European and American interest in the Galapagos was stimulated by the publication of William Beebe's book Galapagos: World's End in 1924. This book inspired the beginnings of the eco-tourism that today dominates the Galapagos economy. Tourism began, however, as only a trickle (one of those early tourists was U.S. President Franklin D. Roosevelt, who visited the islands in 1938). There was also a trickle of Europeans immigration to the Galapagos around this time. The largest group was 60 Norwegians, persuaded to settle on Floreana in 1927 by several young journalists and a whaler who had written about the Galapagos. Floreana turned out to be anything but the paradise the promoters promised, as the colonists came to realize after the promoters left. Most managed to survive for a difficult year or two there. Some of the survivors eventually returned to Norway, others moved to the settlement on San Cristobal, and others settled on Academy Bay on Santa Cruz, joining another group of Norwegians that had set up a cannery there the year before. Within a few years, most of the colonists left as well, but a few remained. A few years later, other Norwegians came to Santa Cruz, as well as a sprinkling of others from Europe, America, and Ecuador, all seeking a simpler life. Among them were the four Angermeyer brothers from Germany, who settled on Santa Cruz in 1935. Their descendants still live there and operate touring yachts and a hotel in Puerto Ayora.
The only paved road on the island is between the Itabaca channel and Puerto Ayora. Busses will transport airport passengers from the ferry to Puerto Ayora and back. There are also white pick-up trucks functioning as collectivo, just wait at one of the parades but they usually won't go further than Santa Rosa. They also double as taxi
Another school of scalloped hammerheads at Wolf Island, Galapagos
Charles Darwin Station - 1.5 km west of the centre of Puerto Ayora. It has a turtle breeding area and interesting information about the conservation of the unique biosphere of the Galapagos. It is free and open to the public.
Tortuga Bay - a 2.5 kilometer long trail from Puerto Ayora leads to this beautiful beach with a strong undertow. If you walk about 1 km further down the beach you reach a calm bay known as Playa Mansa. The visibility in the water isn't perfect, but close to the mangroves white tip sharks can be seen. Marine turtles, pelicans, and Blue Heron sightings are also common. There is no charge, but visitors must register at a gate at the beginning of the trail. Open from 0600-1830 daily.
Punta Estrada beach - small beach good for snorkeling especially with high tide. Take a watertaxi ($0.60) from Puerto Ayora to the Hotel Finch dock.
Las Grietas - further up the trail from Punta Estrada beach following the green and white posts. A spectacular canyon filled with crystal clear water. Good for snorkeling.
Lava Tunnels - the longest (up to 3 kilometers) are located at private property off farms near Bellavista or Santa Rosa, count on $5.00 entree fee. There is a small one 2.5 kilometers out of Puerto Ayora on the road to Baltra which can be visited for free.

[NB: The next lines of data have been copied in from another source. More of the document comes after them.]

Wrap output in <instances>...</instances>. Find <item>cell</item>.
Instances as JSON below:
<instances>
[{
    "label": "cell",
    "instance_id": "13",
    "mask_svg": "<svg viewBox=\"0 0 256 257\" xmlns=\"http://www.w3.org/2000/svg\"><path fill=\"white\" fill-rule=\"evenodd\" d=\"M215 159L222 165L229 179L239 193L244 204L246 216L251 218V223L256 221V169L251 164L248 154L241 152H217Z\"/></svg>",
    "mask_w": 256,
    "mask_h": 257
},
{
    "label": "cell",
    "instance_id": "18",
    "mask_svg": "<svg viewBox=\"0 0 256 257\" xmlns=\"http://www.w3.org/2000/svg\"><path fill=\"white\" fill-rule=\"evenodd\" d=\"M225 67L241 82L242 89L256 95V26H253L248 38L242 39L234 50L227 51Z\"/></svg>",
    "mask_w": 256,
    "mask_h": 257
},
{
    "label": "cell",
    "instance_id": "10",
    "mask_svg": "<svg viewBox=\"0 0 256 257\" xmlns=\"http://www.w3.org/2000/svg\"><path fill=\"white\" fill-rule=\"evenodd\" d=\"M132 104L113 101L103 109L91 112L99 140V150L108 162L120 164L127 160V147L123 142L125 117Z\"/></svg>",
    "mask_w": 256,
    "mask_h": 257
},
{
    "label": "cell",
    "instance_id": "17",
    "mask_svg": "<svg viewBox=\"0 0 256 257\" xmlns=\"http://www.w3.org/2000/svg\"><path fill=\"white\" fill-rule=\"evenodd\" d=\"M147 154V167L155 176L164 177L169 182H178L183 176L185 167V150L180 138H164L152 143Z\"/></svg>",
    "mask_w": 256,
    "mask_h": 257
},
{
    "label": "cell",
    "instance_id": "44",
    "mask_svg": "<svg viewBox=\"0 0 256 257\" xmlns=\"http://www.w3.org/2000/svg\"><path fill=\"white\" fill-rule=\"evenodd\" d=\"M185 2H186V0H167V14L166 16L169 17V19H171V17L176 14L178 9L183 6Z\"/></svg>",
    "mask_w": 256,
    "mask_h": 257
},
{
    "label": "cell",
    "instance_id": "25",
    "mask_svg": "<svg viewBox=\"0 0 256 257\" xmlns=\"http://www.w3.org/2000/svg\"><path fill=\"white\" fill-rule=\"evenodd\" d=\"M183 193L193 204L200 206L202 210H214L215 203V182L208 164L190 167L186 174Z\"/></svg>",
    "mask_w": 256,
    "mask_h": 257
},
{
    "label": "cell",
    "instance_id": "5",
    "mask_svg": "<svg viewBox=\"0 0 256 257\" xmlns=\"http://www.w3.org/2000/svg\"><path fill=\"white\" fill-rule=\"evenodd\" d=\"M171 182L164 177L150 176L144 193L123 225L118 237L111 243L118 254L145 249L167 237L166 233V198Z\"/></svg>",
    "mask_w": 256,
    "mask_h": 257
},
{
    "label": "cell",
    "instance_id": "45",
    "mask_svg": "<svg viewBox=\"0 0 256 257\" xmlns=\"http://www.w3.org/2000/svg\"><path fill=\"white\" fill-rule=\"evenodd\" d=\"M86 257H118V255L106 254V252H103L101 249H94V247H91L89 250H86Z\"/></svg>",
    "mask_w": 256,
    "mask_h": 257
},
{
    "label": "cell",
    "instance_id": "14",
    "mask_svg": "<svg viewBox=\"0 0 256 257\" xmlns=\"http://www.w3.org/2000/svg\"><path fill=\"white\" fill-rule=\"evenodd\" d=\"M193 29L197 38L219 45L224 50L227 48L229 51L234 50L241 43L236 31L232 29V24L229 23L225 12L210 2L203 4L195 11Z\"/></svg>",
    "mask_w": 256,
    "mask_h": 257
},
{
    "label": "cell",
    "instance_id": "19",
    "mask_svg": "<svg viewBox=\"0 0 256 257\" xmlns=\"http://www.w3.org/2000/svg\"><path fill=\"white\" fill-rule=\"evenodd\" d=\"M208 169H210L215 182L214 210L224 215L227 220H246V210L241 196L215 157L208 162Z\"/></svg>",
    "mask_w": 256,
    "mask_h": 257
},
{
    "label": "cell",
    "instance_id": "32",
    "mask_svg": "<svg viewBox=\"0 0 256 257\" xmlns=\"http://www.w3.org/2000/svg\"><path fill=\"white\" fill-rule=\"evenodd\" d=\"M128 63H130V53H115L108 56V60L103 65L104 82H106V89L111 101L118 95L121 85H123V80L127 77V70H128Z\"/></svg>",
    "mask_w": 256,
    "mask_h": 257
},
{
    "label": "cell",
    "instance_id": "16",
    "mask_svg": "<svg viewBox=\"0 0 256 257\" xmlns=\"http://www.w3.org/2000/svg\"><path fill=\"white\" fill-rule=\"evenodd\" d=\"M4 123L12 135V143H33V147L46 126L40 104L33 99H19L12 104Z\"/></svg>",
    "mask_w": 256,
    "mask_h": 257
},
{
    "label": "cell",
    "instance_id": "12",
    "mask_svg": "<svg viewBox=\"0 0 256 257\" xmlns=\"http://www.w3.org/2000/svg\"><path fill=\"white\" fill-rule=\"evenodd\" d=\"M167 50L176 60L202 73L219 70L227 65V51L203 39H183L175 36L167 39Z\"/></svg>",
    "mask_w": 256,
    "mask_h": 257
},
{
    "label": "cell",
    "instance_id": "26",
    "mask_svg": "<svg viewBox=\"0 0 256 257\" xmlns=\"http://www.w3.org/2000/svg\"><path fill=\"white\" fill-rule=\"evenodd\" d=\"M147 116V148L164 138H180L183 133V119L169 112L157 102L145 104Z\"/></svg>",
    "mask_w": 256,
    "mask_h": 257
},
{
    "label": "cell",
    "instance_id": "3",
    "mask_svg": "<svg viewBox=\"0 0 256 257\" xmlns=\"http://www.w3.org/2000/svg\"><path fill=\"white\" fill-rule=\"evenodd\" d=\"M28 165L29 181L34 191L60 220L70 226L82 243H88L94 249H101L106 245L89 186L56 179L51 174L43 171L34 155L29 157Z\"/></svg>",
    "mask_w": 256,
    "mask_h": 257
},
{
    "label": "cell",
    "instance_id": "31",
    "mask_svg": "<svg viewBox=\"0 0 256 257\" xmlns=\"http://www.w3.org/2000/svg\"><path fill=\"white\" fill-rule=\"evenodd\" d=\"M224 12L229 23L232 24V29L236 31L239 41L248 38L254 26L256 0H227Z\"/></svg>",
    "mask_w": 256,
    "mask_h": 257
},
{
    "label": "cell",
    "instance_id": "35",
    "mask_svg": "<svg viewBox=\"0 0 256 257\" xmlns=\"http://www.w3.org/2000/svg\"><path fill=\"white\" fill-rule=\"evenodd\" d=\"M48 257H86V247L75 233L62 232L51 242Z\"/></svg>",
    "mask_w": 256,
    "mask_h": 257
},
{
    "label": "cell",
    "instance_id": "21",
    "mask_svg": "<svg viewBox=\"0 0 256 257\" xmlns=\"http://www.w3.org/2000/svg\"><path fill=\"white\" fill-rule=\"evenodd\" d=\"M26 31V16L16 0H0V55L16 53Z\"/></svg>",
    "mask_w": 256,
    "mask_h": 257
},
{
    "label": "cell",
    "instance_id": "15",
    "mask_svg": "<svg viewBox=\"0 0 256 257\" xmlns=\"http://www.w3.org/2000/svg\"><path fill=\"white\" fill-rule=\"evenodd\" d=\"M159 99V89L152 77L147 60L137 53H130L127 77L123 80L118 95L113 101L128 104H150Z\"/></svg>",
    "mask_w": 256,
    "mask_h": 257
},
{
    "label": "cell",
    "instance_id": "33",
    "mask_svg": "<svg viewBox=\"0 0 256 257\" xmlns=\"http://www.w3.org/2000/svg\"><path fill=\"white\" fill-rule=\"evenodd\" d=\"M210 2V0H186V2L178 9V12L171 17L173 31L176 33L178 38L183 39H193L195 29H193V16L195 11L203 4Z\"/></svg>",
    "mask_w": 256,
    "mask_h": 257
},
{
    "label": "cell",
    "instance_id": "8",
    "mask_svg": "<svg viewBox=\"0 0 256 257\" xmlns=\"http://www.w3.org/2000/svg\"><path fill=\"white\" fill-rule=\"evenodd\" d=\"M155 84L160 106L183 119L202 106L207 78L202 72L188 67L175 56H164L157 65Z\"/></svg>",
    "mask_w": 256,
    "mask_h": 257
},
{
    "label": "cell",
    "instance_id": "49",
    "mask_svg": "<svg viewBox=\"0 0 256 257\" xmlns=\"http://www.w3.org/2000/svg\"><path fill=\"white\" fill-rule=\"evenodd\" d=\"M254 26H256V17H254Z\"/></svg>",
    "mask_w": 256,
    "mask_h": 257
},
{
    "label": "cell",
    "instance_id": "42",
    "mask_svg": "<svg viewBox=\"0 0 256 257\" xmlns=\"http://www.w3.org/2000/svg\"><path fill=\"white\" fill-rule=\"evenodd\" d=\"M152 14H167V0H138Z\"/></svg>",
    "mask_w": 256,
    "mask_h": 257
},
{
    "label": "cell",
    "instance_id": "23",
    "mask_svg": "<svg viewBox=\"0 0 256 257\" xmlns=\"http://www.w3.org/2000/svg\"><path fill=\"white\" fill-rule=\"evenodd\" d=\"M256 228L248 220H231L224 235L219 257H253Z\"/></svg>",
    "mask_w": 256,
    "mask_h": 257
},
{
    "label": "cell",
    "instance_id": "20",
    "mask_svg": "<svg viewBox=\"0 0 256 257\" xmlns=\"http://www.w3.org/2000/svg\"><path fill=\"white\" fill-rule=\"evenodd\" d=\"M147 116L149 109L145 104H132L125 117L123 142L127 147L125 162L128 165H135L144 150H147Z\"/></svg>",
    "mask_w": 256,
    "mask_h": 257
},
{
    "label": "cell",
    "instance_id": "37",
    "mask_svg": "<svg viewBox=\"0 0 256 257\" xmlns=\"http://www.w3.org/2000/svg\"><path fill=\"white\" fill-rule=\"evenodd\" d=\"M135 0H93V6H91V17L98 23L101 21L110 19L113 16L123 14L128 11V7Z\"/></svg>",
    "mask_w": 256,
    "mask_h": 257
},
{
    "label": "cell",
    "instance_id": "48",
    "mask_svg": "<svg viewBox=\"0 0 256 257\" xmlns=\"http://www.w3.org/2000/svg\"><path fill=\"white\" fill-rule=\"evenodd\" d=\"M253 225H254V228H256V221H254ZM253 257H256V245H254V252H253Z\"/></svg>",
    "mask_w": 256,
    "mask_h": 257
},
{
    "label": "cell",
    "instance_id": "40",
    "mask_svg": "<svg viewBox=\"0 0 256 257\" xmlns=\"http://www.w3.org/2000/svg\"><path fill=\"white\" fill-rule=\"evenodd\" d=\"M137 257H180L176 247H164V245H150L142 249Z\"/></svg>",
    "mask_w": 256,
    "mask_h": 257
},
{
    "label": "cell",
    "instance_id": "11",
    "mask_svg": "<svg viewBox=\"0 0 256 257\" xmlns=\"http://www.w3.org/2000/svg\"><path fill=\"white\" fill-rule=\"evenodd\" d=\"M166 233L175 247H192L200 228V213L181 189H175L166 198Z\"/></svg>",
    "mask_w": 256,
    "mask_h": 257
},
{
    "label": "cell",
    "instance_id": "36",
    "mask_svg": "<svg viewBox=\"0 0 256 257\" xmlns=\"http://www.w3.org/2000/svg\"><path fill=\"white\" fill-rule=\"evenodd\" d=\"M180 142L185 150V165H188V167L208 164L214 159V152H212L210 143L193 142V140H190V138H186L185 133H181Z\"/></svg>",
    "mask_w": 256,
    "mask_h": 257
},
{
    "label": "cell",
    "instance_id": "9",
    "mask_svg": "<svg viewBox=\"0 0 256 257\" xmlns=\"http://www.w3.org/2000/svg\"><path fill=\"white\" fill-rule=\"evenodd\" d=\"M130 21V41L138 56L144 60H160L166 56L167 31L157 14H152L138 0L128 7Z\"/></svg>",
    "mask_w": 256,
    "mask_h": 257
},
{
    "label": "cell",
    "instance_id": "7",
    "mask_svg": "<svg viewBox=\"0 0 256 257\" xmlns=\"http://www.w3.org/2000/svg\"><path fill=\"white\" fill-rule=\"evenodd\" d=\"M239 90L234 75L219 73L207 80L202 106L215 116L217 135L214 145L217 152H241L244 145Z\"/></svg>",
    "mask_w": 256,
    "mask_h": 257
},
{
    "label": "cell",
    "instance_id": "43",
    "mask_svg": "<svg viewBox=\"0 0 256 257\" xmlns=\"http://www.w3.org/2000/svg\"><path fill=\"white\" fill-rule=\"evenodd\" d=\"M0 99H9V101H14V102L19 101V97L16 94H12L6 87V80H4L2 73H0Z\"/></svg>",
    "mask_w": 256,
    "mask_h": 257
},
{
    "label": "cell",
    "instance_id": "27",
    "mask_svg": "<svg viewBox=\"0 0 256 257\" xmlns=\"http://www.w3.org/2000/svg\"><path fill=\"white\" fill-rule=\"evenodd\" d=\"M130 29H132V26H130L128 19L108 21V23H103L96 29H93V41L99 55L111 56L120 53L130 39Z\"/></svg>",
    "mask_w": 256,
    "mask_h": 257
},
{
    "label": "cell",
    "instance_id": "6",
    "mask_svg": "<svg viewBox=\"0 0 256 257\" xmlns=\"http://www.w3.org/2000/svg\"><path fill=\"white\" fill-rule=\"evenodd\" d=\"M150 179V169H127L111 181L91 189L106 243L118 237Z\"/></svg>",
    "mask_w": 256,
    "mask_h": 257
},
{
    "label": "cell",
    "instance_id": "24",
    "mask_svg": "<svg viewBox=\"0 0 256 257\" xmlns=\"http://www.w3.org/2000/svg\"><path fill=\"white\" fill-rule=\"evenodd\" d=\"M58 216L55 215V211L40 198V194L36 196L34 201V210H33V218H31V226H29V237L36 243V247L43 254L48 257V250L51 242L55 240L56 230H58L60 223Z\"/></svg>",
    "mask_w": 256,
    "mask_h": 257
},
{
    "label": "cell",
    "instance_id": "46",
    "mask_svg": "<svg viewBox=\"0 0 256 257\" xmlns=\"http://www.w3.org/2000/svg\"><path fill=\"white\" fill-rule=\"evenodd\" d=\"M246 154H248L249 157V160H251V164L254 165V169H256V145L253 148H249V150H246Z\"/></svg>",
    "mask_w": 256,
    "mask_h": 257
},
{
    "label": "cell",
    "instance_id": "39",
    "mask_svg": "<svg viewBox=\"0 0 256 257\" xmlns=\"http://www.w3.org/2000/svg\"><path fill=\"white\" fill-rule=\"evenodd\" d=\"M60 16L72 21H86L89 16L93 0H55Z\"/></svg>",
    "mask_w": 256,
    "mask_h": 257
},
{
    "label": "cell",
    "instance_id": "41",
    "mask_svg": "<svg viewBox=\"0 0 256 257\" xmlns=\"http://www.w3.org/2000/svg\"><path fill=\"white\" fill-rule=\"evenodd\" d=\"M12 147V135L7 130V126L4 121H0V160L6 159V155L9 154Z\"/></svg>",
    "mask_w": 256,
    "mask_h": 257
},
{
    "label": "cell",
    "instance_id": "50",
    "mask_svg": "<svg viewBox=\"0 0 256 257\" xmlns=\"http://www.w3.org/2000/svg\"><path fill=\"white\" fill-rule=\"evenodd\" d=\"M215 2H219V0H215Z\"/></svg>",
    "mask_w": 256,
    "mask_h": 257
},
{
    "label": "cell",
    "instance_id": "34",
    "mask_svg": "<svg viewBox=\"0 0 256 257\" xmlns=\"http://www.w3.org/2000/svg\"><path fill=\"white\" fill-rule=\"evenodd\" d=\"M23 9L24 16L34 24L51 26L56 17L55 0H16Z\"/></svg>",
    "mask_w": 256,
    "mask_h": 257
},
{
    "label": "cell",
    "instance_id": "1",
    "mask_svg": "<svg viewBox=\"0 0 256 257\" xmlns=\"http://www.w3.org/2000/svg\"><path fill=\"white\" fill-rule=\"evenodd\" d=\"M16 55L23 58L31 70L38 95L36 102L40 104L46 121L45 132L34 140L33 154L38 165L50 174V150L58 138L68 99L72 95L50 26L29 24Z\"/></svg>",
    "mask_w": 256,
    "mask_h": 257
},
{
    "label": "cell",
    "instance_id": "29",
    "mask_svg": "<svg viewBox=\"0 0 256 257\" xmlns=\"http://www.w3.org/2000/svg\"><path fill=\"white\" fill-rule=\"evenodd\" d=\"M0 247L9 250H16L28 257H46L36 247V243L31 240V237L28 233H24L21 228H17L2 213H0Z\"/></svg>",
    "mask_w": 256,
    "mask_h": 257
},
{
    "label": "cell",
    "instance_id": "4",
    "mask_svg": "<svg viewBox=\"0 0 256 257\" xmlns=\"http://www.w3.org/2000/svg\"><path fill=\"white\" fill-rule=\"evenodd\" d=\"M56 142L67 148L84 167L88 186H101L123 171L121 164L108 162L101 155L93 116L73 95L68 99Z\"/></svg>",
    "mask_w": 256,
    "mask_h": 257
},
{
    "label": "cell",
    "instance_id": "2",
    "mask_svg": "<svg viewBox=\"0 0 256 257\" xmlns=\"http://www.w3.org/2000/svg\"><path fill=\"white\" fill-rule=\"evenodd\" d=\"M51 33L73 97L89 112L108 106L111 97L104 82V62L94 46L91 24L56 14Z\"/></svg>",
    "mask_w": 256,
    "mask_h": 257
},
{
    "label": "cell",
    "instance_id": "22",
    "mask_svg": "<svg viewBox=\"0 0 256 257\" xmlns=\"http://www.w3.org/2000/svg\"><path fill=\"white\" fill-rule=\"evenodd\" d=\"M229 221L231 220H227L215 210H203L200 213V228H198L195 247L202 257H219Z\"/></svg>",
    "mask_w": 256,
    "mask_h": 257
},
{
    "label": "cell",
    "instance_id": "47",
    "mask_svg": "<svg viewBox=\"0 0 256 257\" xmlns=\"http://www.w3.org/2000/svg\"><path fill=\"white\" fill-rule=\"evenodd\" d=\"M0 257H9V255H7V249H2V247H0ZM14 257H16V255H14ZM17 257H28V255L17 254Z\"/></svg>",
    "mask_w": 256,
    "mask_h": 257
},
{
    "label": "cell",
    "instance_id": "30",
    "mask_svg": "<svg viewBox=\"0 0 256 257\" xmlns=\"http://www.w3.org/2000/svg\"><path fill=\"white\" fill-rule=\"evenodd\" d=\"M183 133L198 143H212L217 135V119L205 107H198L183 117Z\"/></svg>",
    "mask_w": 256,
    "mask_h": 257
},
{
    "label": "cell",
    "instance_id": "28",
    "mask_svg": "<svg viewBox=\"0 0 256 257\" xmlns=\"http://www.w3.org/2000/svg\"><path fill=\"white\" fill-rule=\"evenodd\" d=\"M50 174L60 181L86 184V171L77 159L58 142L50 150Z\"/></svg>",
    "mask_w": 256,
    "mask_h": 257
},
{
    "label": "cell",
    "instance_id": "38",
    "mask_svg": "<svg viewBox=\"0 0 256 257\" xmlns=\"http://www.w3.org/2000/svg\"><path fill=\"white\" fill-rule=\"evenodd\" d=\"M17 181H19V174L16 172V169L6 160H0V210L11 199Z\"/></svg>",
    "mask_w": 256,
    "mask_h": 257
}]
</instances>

Los Gemelos - two sunken volcanic craters sit on a high point of the island in a cloud forest. They are located 7 kilometers from Santa Rosa on the road to Baltra. The craters are close to the road. Vermillion flycatchers can be seen here, as well as the woodpecker finch and short eared owls.
El Chato Tortise Reserve - reserve area 3 km from Santa Rosa where gigantic tortoises can be seen in the wild.
Garrapatero Beach - A 35 minute drive from Puerto Ayora, then a 20 minute trail leads to this beach consisting of black lava, white sand and a turquoise sea. No guide is necessary, and swimming and snorkeling are permitted. Wildlife includes: blue-footed boobies, pelicans, crabs, and marine iguanas. Behind the beach are mangroves and a small lagoon where Bahama ducks and pink flamingos can be seen. Camping is possible with a pre-arranged permit from the National Park office in Puerto Ayora, but be prepared for many mosquitos after dark.